### Text for analysis
╭──
One key node within our network is the individual. Their motivation for change is to improve agency with their personal health (Sherwood, 2020). And yet through the decentralized network, individuals may participate in protests, during the Covid-19 pandemic, that risk both virus infection and physical harm. This risk seeking behavior emerges from an individual's effort to promote their self-interest to a re-prioritization of the collective goals of social change. Risking individual harm to benefit the collective through violent protest has been seen when trust, density and diversity is high within social networks (Loveman, 1998). Very few individuals seeking to improve their personal health and stability would willinging destroy state property, had there not been a motivating belief in the power and safety of the collective. This behavior requires that a certain threshold of individuals respond to the behavior of the group and elevate their risk tolerance (Granovetter, 1978).












Equilibrium States:




Image 2.0: The Chilean phase diagram reveals five regimes with five attractor states for an individual or cluster of individuals. The critical points reflect changes within the perception of economic opportunity and agency within a socio-political system.


The inequity of economic and social experiences of the different income groups of Chilean society compels this author to use collective agency and economic opportunity to define the dimensions of our phase diagram. There is compelling evidence to support that emotions provide the power to motivate the ideas of our agents. Collective behavior is relatively stable in those emotional states. We explore one pathway through the phase space: agents start with dignity, are pushed into anger, then despair, through violence, into hope and then back to dignity (Jasper, 1998). In the case of Chile, through the initial privatization efforts, many Chileans moved out of poverty or experienced a general improvement in their social and economic life - a dignifying experience. As privatization accelerated the agency of fewer and fewer citizens, the Chilean middle class grew angry and protested the inequality (education protests of 2008 and 2011). As time evolved, privatized industries segregated by income bracket and quality services that many Chileans desired could not be afforded or accessed. So while individual metrics showed growing incomes, purchasing power for the middle class declined and this provoked a sense of despair and fear of descent into poverty for many middle class Chileans. But, as communication networks (social media) bonded individual agents around these emotional states and shared grievances, collective agency evolved into violent and nonviolent protests (i.e, October 2019). As the Chilean government responded to protestor demands (improvements in healthcare, education, pensions and a referendum on the Constitution), hope arose and stabilized the system. If the changes enacted address the concerns of the people, dignity has an opportunity to be restored - something many Chileans explicitly desire (Edwards, 2019). But other pathways could emerge (i.e. back to violence due to external noise such as the Covid-19 pandemic or lack of follow through from the state).
╰──
### Data
╭──
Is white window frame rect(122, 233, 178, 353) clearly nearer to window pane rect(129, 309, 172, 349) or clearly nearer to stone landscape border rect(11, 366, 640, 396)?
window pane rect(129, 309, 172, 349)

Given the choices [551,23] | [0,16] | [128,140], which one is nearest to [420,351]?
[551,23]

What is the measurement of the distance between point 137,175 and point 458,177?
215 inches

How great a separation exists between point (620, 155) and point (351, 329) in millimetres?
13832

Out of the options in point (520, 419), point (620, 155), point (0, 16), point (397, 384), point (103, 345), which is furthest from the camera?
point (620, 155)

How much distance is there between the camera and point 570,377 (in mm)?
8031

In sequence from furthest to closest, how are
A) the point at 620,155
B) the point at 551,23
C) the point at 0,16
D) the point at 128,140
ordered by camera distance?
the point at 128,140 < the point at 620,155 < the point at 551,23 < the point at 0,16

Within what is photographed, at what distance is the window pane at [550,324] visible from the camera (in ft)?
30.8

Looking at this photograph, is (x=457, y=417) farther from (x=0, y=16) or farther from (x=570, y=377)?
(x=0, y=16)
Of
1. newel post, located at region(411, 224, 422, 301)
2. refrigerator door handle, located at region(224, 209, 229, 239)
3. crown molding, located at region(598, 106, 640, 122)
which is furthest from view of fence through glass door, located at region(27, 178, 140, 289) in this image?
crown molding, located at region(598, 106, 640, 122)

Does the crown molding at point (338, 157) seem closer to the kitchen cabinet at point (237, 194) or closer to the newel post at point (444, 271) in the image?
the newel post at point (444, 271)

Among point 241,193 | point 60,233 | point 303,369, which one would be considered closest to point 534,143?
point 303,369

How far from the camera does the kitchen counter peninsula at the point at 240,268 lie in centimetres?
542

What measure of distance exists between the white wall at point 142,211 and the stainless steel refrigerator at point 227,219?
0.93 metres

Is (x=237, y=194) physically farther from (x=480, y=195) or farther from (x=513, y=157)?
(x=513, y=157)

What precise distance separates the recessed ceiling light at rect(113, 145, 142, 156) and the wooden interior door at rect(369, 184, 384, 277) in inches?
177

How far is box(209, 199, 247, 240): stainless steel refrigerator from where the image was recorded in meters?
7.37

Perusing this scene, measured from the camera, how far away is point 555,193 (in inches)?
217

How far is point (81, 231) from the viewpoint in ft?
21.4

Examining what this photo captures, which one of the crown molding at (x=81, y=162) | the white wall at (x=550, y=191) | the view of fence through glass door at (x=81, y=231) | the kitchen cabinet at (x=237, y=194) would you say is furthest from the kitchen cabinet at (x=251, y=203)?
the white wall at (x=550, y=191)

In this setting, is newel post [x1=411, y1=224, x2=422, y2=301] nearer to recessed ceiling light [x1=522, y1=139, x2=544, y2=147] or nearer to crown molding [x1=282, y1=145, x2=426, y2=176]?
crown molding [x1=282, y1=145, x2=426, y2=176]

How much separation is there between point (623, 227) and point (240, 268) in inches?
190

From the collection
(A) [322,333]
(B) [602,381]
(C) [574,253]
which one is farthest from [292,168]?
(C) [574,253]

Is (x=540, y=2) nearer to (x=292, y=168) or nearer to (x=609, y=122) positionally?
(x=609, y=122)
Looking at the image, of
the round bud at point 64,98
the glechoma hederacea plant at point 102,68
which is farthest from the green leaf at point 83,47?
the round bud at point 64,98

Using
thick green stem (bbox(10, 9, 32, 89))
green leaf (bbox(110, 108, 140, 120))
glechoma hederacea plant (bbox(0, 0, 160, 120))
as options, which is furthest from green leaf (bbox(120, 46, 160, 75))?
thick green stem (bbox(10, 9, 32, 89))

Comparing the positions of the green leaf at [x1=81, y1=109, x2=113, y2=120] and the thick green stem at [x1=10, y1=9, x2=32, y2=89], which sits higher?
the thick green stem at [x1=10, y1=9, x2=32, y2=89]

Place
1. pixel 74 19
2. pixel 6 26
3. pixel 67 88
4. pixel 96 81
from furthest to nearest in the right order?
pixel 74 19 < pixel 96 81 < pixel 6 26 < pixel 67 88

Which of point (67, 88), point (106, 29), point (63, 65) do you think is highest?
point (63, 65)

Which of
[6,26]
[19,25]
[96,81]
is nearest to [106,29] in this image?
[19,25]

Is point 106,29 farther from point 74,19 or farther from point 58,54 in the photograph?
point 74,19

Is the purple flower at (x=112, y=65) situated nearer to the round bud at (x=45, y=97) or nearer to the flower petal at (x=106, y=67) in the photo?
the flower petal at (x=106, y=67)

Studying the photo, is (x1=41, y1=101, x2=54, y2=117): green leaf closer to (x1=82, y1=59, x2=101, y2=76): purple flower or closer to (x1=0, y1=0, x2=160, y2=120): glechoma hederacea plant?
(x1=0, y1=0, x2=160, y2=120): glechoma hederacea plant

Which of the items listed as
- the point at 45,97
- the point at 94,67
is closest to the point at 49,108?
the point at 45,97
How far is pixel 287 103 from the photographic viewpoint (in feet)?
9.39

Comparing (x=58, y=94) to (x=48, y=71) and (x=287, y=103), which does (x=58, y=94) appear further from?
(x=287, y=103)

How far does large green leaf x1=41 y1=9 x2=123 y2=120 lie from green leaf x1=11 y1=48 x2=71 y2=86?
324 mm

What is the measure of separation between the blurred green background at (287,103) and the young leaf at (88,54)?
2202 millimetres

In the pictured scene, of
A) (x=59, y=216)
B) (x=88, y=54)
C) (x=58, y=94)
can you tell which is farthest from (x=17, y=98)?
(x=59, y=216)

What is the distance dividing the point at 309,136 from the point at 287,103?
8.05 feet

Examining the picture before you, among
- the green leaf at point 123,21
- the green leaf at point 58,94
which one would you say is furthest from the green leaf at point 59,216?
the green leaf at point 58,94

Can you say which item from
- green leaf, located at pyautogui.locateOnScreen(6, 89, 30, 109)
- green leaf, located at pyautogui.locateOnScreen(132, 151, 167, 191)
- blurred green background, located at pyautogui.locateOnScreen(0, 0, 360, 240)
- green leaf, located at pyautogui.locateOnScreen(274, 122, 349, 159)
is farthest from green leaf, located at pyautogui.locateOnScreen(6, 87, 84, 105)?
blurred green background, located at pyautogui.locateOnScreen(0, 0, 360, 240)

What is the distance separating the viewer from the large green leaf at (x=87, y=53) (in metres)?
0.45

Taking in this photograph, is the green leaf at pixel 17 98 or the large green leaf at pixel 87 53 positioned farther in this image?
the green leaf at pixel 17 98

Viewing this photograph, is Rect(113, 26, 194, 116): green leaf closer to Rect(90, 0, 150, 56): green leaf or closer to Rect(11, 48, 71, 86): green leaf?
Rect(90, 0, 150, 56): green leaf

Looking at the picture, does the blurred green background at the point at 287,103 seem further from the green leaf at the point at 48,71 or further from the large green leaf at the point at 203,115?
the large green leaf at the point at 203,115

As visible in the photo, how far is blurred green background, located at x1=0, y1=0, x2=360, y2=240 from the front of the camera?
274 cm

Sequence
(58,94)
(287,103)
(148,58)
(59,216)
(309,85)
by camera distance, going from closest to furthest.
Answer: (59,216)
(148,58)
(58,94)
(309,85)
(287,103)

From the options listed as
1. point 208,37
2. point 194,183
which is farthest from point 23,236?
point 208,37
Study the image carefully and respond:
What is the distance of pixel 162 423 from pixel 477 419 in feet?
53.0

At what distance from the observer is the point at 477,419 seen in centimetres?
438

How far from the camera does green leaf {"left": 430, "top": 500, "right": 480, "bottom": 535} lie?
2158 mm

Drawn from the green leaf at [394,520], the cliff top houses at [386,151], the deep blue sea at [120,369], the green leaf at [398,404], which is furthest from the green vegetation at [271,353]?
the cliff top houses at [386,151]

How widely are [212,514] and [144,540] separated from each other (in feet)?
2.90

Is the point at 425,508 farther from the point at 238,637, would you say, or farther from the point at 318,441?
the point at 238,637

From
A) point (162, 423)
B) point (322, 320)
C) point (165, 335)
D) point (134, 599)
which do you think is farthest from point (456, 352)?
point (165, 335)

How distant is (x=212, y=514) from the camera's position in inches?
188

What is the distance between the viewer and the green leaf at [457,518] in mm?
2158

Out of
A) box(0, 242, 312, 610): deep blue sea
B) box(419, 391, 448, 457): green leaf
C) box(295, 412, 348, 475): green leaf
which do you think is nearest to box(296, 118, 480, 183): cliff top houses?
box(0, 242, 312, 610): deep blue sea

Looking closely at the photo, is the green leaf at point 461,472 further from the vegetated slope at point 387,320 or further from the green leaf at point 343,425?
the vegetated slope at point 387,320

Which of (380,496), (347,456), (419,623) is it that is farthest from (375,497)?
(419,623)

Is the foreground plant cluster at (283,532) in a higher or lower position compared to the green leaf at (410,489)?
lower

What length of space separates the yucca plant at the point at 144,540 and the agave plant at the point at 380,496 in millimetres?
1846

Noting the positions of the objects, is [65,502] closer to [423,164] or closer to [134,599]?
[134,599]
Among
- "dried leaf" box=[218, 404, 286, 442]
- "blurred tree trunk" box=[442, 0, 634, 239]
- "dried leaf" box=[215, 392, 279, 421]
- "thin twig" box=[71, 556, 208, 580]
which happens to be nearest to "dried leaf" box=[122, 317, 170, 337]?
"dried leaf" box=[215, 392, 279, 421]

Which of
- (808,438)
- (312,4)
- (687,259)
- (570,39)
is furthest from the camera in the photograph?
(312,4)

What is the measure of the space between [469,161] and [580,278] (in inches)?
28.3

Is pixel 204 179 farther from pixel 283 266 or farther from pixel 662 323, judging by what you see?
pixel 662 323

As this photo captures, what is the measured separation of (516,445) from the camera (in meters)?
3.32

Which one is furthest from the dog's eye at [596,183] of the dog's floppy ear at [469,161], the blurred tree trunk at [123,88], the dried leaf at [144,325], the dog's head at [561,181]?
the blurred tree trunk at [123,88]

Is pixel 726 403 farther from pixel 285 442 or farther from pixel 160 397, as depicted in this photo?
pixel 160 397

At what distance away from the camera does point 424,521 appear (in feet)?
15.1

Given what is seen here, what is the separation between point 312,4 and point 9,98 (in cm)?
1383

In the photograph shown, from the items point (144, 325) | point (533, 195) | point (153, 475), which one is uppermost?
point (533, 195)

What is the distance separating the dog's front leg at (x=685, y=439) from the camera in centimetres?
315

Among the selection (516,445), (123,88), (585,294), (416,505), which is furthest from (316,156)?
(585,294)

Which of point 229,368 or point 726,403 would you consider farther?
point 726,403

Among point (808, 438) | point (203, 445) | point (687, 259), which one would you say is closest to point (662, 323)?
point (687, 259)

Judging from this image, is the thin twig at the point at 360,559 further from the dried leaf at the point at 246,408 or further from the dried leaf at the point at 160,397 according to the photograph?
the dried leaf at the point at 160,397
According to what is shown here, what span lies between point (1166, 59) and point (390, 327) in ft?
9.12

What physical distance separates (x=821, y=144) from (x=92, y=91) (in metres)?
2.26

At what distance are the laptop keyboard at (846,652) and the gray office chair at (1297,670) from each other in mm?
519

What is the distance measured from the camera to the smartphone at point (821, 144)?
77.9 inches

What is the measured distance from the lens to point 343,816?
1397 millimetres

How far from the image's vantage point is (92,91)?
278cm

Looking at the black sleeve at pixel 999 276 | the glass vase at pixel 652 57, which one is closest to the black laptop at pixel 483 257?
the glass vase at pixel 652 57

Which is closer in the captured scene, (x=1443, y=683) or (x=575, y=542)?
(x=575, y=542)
╰──
### Task directions
Reproduce the passage above on protest in Chile, word for word, from "Image 2.0: The" down to "a socio-political system.".

### Written response
Image 2.0: The Chilean phase diagram reveals five regimes with five attractor states for an individual or cluster of individuals. The critical points reflect changes within the perception of economic opportunity and agency within a socio-political system.